#2: flash fiction, goals for this space
Hello again!
I’ve been reflecting on what exactly it is I’m doing here or want to do here. I can name things I don’t want to do here, but that’s different from saying what I do want.
I’ve been writing fiction for a long time—I’m writing a novel now—and recently I’ve had a craving to make things, to make and create work and put it out in the world, on my own terms. A thing: a short story, a chapbook, a novel, a zine, a website, a game, a handmade book.
I want to keep pushing myself to find new ways of capturing the world around me and thinking through my ideas. The critical essay, which I wrote so frequently for so many years in grad school, feels exhausted to me now. I contemplate writing such an essay and I feel like I can see all the moves on the chessboard and how I would play them out—but the feeling I want to chase is curiosity, the sense of not exactly knowing where I will go when I begin, of who I will be on the other side of having done the work.
So this newsletter is a way of documenting that process of discovery and artmaking, and finding other people on the same journey.
Making
New projects
This week marks a year since I was laid off from my last job, and I wanted to find some way to capture the swirling thoughts I had about it. I’ve been reflecting both on my own personal experience, and about corporate life in this particular moment, and I wanted to put it in some creative form that would let me look at it from a different angle.
At first I thought, ooh, a humor zine that decodes corporate jargon. Then I started to play with the definitions and how I ordered them to tell a story, and so a new flash was born. I wrote a draft quickly—in an hour! which never happens—and made a terrible prototype of a zine, just to feel the frisson of having made something.
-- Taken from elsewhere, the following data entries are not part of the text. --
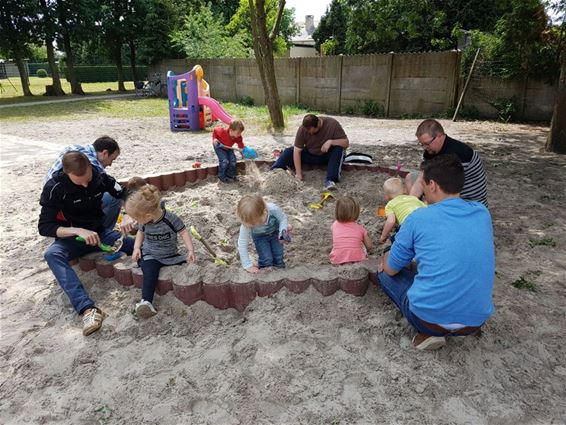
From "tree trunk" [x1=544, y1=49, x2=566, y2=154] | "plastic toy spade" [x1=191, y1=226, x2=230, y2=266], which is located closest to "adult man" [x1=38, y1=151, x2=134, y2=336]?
"plastic toy spade" [x1=191, y1=226, x2=230, y2=266]

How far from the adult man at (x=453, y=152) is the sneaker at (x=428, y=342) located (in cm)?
156

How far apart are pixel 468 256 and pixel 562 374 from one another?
852mm

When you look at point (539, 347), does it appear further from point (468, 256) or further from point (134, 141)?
point (134, 141)

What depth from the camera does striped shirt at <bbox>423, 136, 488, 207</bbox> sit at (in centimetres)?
367

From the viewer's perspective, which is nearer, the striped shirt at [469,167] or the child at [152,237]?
the child at [152,237]

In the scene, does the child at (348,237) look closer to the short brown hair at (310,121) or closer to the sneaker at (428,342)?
the sneaker at (428,342)

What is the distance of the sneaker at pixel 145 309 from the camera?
2818 millimetres

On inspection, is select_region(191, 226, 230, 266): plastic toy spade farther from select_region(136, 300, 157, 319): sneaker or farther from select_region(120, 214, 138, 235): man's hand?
select_region(136, 300, 157, 319): sneaker

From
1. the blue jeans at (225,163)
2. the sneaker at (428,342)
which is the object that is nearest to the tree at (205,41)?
the blue jeans at (225,163)

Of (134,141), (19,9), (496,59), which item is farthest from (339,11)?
(134,141)

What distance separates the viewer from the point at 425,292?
227 centimetres

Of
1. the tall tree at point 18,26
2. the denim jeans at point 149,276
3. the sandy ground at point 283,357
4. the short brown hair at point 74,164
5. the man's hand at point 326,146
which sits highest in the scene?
the tall tree at point 18,26

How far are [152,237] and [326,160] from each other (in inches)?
127

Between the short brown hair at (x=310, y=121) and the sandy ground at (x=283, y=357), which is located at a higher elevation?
the short brown hair at (x=310, y=121)
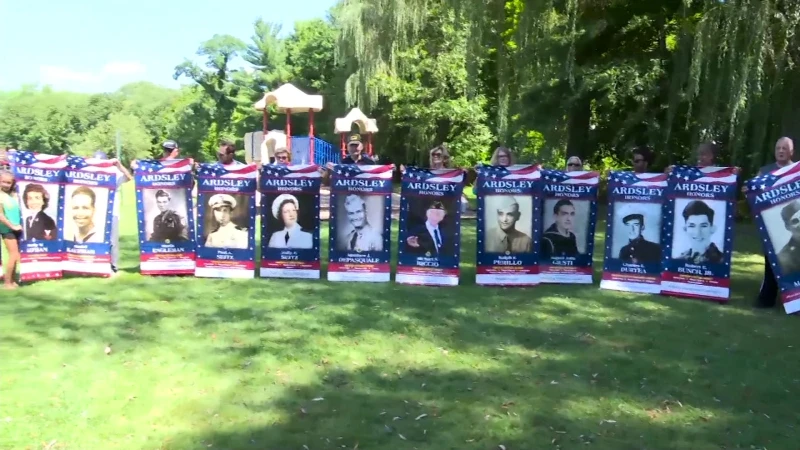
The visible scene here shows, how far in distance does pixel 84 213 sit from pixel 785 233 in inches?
305

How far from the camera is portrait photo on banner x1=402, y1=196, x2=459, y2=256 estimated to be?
802 cm

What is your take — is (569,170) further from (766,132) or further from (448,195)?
(766,132)

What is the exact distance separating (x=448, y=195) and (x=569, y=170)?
1.63 m

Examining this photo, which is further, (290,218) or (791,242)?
(290,218)

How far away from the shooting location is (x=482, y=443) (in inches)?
159

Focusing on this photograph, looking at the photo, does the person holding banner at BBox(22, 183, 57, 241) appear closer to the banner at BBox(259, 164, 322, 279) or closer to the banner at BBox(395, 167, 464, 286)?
the banner at BBox(259, 164, 322, 279)

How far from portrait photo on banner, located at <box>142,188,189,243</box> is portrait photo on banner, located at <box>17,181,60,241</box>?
1.03 m

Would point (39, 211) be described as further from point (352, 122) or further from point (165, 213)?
point (352, 122)

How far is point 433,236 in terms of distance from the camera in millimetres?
8016

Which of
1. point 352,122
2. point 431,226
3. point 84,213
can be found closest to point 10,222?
point 84,213

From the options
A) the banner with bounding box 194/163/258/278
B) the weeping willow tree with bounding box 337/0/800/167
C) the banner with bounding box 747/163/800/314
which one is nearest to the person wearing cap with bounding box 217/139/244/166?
the banner with bounding box 194/163/258/278

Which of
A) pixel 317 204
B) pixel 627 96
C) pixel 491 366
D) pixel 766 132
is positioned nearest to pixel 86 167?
pixel 317 204

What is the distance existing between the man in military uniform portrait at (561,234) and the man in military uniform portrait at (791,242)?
2148mm

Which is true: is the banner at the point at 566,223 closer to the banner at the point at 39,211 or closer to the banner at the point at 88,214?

Now to revise it properly. I want to keep the energy of the flash, but the frustration that fueled the flash is shading over into contempt. Whenever I see contempt leaking through my writing, it usually means I’ve taken an emotional or intellectual shortcut somewhere. I did write the first draft in an hour, after all. I think there are places where I invoked what’s In The Discourse (it’s never been easier to find examples of corporate “garbage language”) instead of paying closer attention to the specific details of my own experience. The weird thing isn’t really the jargon—as an ex-academic I’ve used plenty of it—but the weirdness of the relationships created within the corporate hierarchy, which are communicated through and with this strange, often limited vocabulary.
I’ve been dipping a toe or two into the world of zine-making, riso printing, and bookbinding (more on that soon), and I would love to put this flash story in zine form—I think there’s some interesting things I can do with the layout and white space. This size (A6) that I prototyped is a bit too small, though.
Continued projects
I finished a draft of another flash, and worked on the novel. I’m hesitant to call it writing the novel although the word count is ticking up. It’s more like architecting the novel at this stage, assembling all the pieces and storylets and storybits that later I will remix and rearrange until I reach a story shape that pleases me, and then I’ll actually start all the way over and rewrite.
Reading
There are so many recommendations these days, especially on Substack. When I went to the bookstore earlier this month, I found it difficult to sort out what I actually wanted to read from what had been recommended to me to read, what I knew was “good,” what I knew “people” on social media were reading. I realized I had, actually, too many inputs, all crowding out my own innate sense of what I desired. Now I try to be a bit more mindful about not subscribing to too many recommendation-focused newsletters all at once.
So for that reason I’m sharing just one thing from my reading life that sparked my inspiration and curiosity: “Bee,” a choice-based story by Emily Short. An interactive story about a homeschooled girl practicing for her spelling bee, it genuinely took my breath away with how good and immersive it was. I want to go through it again, to see more of how it works—this article on the process of making/republishing it was fascinating—but I feel like doing so might break the magic that I felt the first time.
Have a lovely weekend, and thanks for being here with me!